AYM, 15 Eylül'de verdiği kararda Baydemir'in toplantı ve gösteri yürüyüşü düzenleme hakkının ihlal edildiğine oy çokluğuyla, makul sürede yargılanma hakkının ihlal edildiğine oy birliği ile hükmetti. Baydemir'e 30 bin lira manevi tazminat ödenecek.

'KOVUŞTURMANIN ERTELENMESİ, STRES VE CEZALANDIRMA ENDİŞESİNİ DEVAM ETTİRİYOR'

Kararda içtihada referans veren AYM, kovuşturmanın ertelenmesi kararıyla ilgili değerlendirmesinde, "Anayasa Mahkemesi içtihadına göre henüz mahkûm edilmemiş olsa bile ertelenen kovuşturmanın gelecekte yeniden başlayabilme olasılığının başvurucularda stres ve cezalandırma endişesini devam ettireceği kanaatine varılmış ve söz konusu kararlarda başvurucuların ifade ve basın özgürlüklerine müdahalede bulunulduğu kabul edilmiştir" ifadelerini kullandı.

'DENETİM ALTINA ALMAK, TOPLANTI VE GÖSTERİ YÜRÜYÜŞÜ DÜZENLEME HAKKINA MÜDAHALE'

Baydemir'in başvurusunda da koşullar arasında esaslı bir farklılık bulunmadığını belirten AYM, "O hâlde zikredilen Anayasa Mahkemesi içtihadında konulan ilkeler ile somut olayın koşulları gözetildiğinde, temyiz öncesinde hapis cezasına hükmedilerek erteleme kararı verilen ve bozma kararı sonrasında hakkındaki kovuşturma ertelenerek üç yıl süreyle denetim altına alınan başvurucu hakkında henüz kesinleşmiş bir mahkûmiyet kararı olmamasına rağmen o dönem milletvekili olan başvurucunun ilerde kovuşturmaya maruz kalma ve cezalandırılma riskinin bulunduğunun dikkate alınması gerekir. Bu sebeplerle başvurucu hakkında kovuşturmanın ertelenmesi kararı verilerek denetim altına alınmasının başvurucunun toplantı ve gösteri yürüyüşü düzenleme hakkına yönelik bir müdahale olduğunun kabul edilmesi gerekir" değerlendirmesinde bulundu.

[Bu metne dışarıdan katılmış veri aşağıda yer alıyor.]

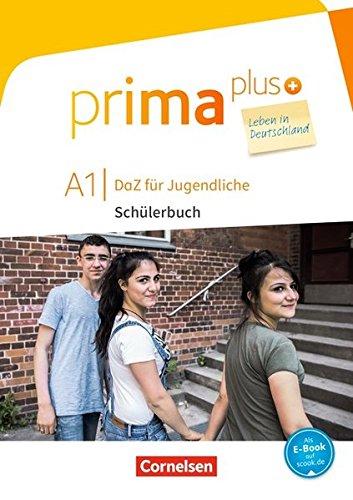 Prima plus - Leben in Deutschland: A1 - Schülerbuch mit Audios online
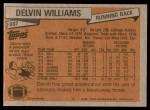 1981 Topps #287  Delvin Williams  Back Thumbnail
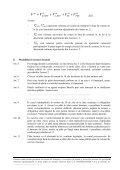 anexa contract-cadru pentru prestarea serviciului de ... - Transelectrica - Page 3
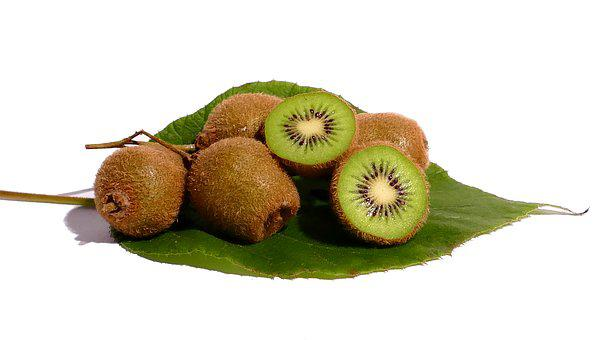 Kiwi, Fruit, Vitamins, Healthy, Green, Food, Cut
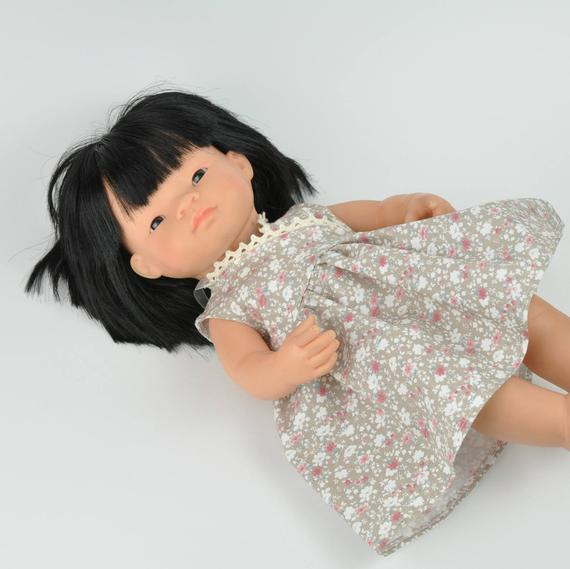 Miniland doll clothing | Floral dress for 38cm doll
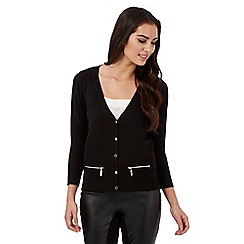 Star by Julien Macdonald - Black zip cardigan
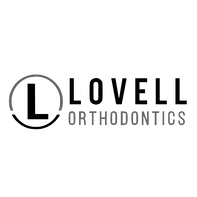 LovellOrtho-Final Logo .png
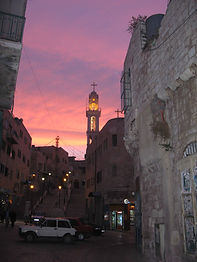Bethlehem_by_night.jpg
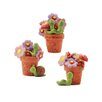 Blossom Bucket 3 Piece Flower Pots with Worms and Snails Sculpture Set (Set of 2)
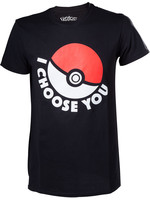 Pokemon - T-Shirt I Choose You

AYM kararında ayrıca, "Anayasa Mahkemesinin benzer başvurularda verdiği kararlar dikkate alındığında somut olaydaki yaklaşık 10 yıllık yargılama süresinin makul olmadığı sonucuna varmak gerekir. Açıklanan nedenlerle Anayasa’nın 36. Maddesinde güvence altına alınan makul sürede yargılanma hakkının ihlal edildiğine karar verilmesi gerekir" denildi.